芭蕉先生を見るだけで自然と気持ちが明るくなる。

わたしが朝からハイテンションなのは学校が好きだから。

勉強することが好きな訳じゃない。むしろ大嫌い。

学校が好きな訳はただひとつ。
芭蕉先生がいるから。


わたしの毎日が,いろんな色に色付いていく。


―学校はお勉強するところ―


朝から芭蕉先生に会ってしまった。嬉しい。
鼻歌なんか歌っちゃう。

「おはよう。

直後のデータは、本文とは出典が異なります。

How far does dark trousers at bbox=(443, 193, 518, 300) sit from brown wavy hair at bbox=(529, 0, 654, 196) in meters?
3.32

あんぬ,ご機嫌だね」

クラスメートであり,友達である鬼男は,わたしの前の席に座っている。

片手にシャープペンを持ちながら挨拶してきた。

「朝から勉強??感心します〜」

「勉強っていうより宿題だよ。英語の単語練習」

「あ!わたしもやってない!」

「ばか」

「鬼男だって同類でしょー!諦めた,明日やってこよう」

「今やれよ」

「気分じゃない」

「ダメな奴だな」

鬼男はそう言って再び机に向かった。
わたしは机にうつぶせになって寝る。

早く放課後にならないものか。
部活に行きたい。

わたしは習字部に入っている。
本来は週2日しかない部活だが,わたし含めた部員全員,毎日部室に集まる。

部員は6人。
副顧問は阿部先生。
そして顧問は芭蕉先生。

習字部はゆるい部活だった。
字を書かない日があったっていい。

5日間のうちの3日間は,お菓子をつまみながらみんなとおしゃべりしたり,トランプをしたりして遊んでいる。

要するに名ばかりのしょうもない部活だった。

ただ,水曜と金曜の2日間は全員,神経を凝らして字を書く。

そこらへんのメリハリはちゃんとあった。

「先生きたよ」

そういえば鬼男も同じ部活だった。
そういえばって失礼だった。ごめん,鬼男。

眠たすぎる6限が終わりようやく解放された。
鬼男と共に部室に向かう。

…芭蕉先生に会える。
頭の中はそればかり。

芭蕉先生は顧問だから毎日部室に顔を出してくれる。

顧問になってもまともに指導してくれない先生がいる中,芭蕉先生はとても優しいと思う。
本当に素敵すぎる。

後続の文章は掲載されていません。